These habits are essential when a big part of your day involves AI-assisted tasks. They balance it out by forcing your brain to stay active and engaged.
According to Dr. Ann McKee’s research on aging brains, those who regularly challenge their minds can build up a “reserve” that helps them stay sharp longer, even as they age. In other words, every time you choose to think for yourself when it’d be easier not to, you’re investing in your brain’s long-term vitality.
Conclusion: Stay sharp to stay in control
AI is a powerful tool, but only if you use it intentionally. Product work takes mental effort!

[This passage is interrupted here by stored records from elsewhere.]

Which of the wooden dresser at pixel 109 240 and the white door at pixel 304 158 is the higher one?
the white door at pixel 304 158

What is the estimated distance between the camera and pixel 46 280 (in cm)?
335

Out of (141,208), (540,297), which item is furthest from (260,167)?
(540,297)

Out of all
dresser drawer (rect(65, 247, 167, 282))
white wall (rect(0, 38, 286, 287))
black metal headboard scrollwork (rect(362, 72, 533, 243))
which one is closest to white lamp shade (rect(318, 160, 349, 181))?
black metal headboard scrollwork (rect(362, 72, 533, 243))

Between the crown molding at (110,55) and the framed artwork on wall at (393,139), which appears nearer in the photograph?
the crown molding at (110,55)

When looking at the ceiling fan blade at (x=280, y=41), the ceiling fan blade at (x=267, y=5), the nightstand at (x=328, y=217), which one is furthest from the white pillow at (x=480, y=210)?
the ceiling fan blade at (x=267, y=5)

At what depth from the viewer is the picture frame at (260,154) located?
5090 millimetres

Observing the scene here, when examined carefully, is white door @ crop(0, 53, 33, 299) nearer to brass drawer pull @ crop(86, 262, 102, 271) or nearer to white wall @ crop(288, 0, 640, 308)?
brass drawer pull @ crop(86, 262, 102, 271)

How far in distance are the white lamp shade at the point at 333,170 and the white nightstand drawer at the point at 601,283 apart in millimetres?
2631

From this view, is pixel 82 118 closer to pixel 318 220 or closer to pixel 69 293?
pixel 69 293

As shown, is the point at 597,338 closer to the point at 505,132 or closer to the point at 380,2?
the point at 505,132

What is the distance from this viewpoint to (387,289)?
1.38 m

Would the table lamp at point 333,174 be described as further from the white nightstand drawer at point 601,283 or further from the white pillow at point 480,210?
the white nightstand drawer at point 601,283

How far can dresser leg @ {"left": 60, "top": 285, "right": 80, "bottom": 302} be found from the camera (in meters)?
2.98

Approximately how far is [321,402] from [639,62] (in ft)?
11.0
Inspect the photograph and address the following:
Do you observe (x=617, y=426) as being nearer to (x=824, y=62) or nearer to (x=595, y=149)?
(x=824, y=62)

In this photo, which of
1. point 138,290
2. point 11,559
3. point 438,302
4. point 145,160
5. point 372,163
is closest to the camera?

If you let AI do all the work for you, you lose the habit of doing it yourself and your valuable skills might fade. So use AI, but make sure to build the right habits to protect your judgment and creativity.
This means:
- Thinking before prompting
- Challenging what AI gives you
- Practicing deep thinking
- Learning your craft continuously
- Creating clear rules for AI use
- Keeping your brain challenged outside of work
So stay intentional, curious, and most of all, stay sharp!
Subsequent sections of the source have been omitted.